En outre, il diminue très sensiblement le climat de stress dans l’entreprise. Les recherches scientifiques montrent que les employés et les cadres décuplent naturellement leurs talents en développant leur leadership, leur niveau de productivité, leur créativité, leur capacité d’apprentissage et leurs relations sans le moindre effort. Leur productivité, au-delà de celle induite par les logiciels, devient spectaculaire.

Conclusion : le plus grand défi pour l’entreprise dépendra de sa capacité à remettre en cause son management dans cette phase de rupture et de transition, entre ce qui était et ce qui est en train de devenir, un chemin qui passe nécessairement par la case méditation.

 

[1]                               La Dares dépend des ministères de l’Économie et du Travail. Elle publie régulièrement des prospectives économiques.

[2]                              Business to Business. Il s’agit des ventes d’entreprises à entreprises.

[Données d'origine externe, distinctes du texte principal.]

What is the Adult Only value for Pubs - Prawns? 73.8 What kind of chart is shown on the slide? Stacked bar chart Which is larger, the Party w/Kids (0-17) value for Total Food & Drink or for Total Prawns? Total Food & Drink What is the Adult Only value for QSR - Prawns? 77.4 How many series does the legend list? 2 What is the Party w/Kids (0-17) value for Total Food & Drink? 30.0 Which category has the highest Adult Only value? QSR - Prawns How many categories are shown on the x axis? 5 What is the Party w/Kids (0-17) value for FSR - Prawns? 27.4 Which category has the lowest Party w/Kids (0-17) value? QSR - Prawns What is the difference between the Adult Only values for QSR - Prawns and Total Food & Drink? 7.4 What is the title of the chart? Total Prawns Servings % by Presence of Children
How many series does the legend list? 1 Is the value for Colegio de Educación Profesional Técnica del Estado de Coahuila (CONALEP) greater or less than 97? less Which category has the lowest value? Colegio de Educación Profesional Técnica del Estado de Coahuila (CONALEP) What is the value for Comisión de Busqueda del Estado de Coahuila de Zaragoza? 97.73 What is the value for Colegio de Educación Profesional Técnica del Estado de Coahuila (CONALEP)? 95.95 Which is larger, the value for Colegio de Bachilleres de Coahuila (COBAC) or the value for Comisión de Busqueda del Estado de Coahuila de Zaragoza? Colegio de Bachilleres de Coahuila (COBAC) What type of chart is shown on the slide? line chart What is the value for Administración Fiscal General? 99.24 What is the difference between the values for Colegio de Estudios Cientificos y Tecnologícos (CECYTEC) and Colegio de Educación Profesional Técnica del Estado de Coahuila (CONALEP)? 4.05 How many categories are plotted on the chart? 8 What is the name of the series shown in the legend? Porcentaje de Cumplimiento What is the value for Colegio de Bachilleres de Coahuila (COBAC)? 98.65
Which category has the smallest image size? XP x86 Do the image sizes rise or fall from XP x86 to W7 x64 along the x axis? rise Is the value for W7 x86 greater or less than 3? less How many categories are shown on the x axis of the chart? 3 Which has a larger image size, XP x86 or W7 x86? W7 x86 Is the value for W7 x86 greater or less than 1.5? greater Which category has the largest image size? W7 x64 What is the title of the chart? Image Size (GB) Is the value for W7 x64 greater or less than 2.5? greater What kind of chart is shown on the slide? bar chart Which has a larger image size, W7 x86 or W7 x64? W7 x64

[3]                              Transcendental Meditation and improved performance on intelligence-related measures: A longitudinal study, Personality and individual differences 12: 1105-1116. 1991.

[4]                              Ce point de vue est exprimé dans un essai intitulé « Un modèle pour comprendre ce qui se passe » qu’il a diffusé auprès de la profession.